This is sad, of course, and maybe unnatural given the vast majority of human history. Because we don’t see each other, we really can’t rely on each other the way I’d like to. My support network in Boston consists of my girlfriend, my friends, and strangers I pay, and that’s true for everything from taking care of my dog when I’m on vacation to taking care of me when I’m sick. I’m sure that my siblings would step up if I was grievously sick (or my parents if they could), like my dad’s brother recently did for him, but I won’t ask them to drop their lives if I have the flu, and they don’t ask me, either. We become inverse-strangers, somehow, knowing intimate secrets about each other and sharing the most important moments of our lives but unable to share the mundane.
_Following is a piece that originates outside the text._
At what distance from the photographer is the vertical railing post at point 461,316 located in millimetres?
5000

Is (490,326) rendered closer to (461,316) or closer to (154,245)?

And this inverse-strangerhood means that we see each other in snapshots instead of as a whole. And then I see myself as snapshots, too, with all the little triumphs and failures of everyday life flattened out into digestible tidbits. Dinner dates and calls and late night conversations turn into “Oh yeah, we’re seeing each other exclusively now”. Entrepreneurship’s wild ups and downs, the rapid cycling between certainty of success and certainty of bankruptcy gets turned into “Work’s fine, not much to report”.

I went to my parents’ house in Florida last week to spend some time with them. While I was there, I found my dad’s collection of mementos from my and my brothers’ childhoods, giant Ziploc bags filled with report cards and newspaper clippings and school projects. I found myself enormously entertained by comparing my brothers’ parallel lives. As fraternal twins, they always had the unfortunate experience of doing everything at the same time, being compared to each other constantly, and yet being entirely different from one another. 

For example, they both had the same assignment in 7th grade to write a short story. Solicitous, empathetic Justin wrote a story about a boy experiencing the death of a mentor, and the young boy being comforted by his father and then comforting another, younger boy in turn. Boisterous, confident Jared wrote a story about a teenager narrowly escaping kidnapping by an escaped convict.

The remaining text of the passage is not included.